Studies have been done for years regarding the physical and mental health effects petting a dog has on humans. However, the realm of pet-assisted therapy is still in its infancy. As researchers learn how and why our bodies respond the way they do when we interact with dogs, the evidence will get more difficult to refute, and dogs may start to appear in more doctors and therapists’ offices.
- In 1995, Erika Friedman at the University of Maryland Hospital conducted a study involving 392 people, which found that heart attack patients with dogs were eight times more likely to be alive a year later than people without dogs.
- In 1999, the State University of New York at Buffalo conducted a study involving 24 stock brokers taking medication for high blood pressure. The researchers found that adding a dog or cat to the stock brokers’ lives helped stabilize and reduce their stress levels.
- In 1999, Swedish researchers reported that children exposed to pets during the first year of life had fewer allergies and less asthma.
- Recently, separate studies reported that walking a dog contributed to a person’s weight loss and that dog walking can be a catalyst for social interaction with other people, a benefit that can help improve our sense of well-being — or even help us meet a future spouse.

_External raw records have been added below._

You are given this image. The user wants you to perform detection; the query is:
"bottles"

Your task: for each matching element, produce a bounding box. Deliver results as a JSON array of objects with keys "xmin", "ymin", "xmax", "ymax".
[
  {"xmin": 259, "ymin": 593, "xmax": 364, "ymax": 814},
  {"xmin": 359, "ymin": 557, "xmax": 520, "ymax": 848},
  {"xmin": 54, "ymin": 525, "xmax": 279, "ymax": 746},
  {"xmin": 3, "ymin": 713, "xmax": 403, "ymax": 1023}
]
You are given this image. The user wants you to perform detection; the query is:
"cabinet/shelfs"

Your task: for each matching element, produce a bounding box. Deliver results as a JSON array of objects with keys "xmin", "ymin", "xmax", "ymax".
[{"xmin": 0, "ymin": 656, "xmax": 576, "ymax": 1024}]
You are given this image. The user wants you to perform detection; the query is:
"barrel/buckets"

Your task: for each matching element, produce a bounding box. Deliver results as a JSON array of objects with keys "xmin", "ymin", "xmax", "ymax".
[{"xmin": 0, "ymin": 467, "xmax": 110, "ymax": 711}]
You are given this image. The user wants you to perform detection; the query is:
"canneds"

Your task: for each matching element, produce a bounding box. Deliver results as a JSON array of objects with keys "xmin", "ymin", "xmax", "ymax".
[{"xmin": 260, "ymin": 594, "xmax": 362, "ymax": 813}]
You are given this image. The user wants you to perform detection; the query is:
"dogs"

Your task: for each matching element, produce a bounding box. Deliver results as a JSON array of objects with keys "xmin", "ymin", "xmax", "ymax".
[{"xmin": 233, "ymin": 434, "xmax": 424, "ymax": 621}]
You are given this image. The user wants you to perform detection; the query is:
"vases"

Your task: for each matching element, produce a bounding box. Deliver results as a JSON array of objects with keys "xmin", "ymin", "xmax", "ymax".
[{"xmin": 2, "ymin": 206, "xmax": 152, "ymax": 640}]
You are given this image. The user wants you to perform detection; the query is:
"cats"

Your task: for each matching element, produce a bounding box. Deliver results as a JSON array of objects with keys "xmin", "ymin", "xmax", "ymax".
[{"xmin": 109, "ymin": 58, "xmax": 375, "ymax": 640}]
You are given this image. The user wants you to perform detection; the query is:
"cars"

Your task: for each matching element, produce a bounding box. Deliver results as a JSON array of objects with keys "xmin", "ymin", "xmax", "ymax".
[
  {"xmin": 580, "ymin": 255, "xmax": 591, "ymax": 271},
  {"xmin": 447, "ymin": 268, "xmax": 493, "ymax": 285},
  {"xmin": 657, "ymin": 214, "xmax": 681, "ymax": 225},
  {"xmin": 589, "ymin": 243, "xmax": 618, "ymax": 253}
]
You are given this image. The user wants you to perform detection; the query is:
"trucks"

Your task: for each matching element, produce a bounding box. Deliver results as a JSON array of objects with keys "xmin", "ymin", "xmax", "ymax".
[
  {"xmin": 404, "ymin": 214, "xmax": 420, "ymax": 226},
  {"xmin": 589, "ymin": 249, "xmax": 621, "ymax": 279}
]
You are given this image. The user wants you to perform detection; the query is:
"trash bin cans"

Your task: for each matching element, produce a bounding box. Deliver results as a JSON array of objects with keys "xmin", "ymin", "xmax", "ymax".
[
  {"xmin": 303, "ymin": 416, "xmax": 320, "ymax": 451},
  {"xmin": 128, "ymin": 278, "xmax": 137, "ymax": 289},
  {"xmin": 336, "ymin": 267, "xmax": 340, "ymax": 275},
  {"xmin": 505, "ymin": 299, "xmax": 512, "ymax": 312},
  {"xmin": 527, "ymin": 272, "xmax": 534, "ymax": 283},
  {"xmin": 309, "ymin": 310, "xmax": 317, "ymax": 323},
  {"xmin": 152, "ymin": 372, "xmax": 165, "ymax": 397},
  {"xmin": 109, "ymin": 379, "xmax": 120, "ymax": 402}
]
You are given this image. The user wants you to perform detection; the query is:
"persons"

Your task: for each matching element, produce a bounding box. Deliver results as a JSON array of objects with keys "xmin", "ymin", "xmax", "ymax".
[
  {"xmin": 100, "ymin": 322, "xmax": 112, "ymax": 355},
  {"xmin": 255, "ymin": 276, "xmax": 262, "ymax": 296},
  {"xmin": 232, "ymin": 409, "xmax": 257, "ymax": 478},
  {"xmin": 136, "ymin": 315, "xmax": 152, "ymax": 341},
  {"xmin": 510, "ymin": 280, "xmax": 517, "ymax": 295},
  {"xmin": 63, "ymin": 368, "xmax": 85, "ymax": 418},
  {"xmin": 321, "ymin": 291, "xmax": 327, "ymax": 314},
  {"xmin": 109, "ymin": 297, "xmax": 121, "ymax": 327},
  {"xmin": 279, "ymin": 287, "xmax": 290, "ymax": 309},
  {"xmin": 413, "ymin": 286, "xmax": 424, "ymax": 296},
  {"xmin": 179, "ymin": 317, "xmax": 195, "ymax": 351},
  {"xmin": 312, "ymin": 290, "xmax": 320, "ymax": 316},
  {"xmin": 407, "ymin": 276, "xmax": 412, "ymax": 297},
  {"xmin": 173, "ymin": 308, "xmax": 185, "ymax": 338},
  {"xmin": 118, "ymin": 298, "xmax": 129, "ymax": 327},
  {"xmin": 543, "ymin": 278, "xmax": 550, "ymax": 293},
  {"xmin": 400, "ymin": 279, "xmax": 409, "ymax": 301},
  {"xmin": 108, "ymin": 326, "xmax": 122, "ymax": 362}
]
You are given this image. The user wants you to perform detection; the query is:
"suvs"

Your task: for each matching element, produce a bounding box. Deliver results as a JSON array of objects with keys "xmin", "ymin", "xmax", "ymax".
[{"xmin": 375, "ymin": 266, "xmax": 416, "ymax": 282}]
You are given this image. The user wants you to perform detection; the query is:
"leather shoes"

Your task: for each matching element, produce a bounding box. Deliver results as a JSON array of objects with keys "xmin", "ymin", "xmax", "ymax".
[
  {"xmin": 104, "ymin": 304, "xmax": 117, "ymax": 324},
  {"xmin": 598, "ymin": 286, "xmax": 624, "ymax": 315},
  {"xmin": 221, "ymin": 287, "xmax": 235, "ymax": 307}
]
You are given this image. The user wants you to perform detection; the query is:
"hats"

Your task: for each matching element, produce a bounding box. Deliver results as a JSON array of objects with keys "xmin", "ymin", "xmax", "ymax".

More recently, research conducted at the University of Missouri-Columbia suggests the hormonal changes that occur when humans and dogs interact could help people cope with depression and certain stress-related disorders. Preliminary results from a study show that a few minutes of stroking our pet dog prompts a release of a number of “feel good” hormones in humans, including serotonin, prolactin and oxytocin.
In addition, petting our dog results in decreased levels of the primary stress hormone cortisol, the adrenal chemical responsible for regulating appetite and cravings for carbohydrates. The study does state that getting a dog may not completely replace the need for anti-depressants altogether; however the combination of the two may be the most powerful.
And we can’t give all the credit to our four-legged friends…..
Just within the past week the results from the first study of its kind, reports that exposure to fish in an aquarium also has a influential effect on mood. Experts from the National Marine Aquarium, Plymouth University and the University of Exeter assessed people’s physical and mental responses to tanks containing varying levels of fish. The team found that viewing aquarium displays led to noticeable reductions in blood pressure and heart rate, and that higher numbers of fish helped to hold people’s attention for longer and improve their moods.
Deborah Cracknell, PhD Student and Lead Researcher at the National Marine Aquarium, conducted the study and believes it provides an important first step in our understanding: “Fish tanks and displays are often associated with attempts at calming patients in doctors’ surgeries and dental waiting rooms. This study has, for the first time, provided robust evidence that ‘doses’ of exposure to underwater settings could actually have a positive impact on people’s wellbeing.”
If you are fortunate enough to have a dog or a home aquarium, you may already intuitively know these things that researchers are working diligently to empirically prove. However, if you do not have a furry or finned friend, perhaps this may give you incentive to consider an addition to your family.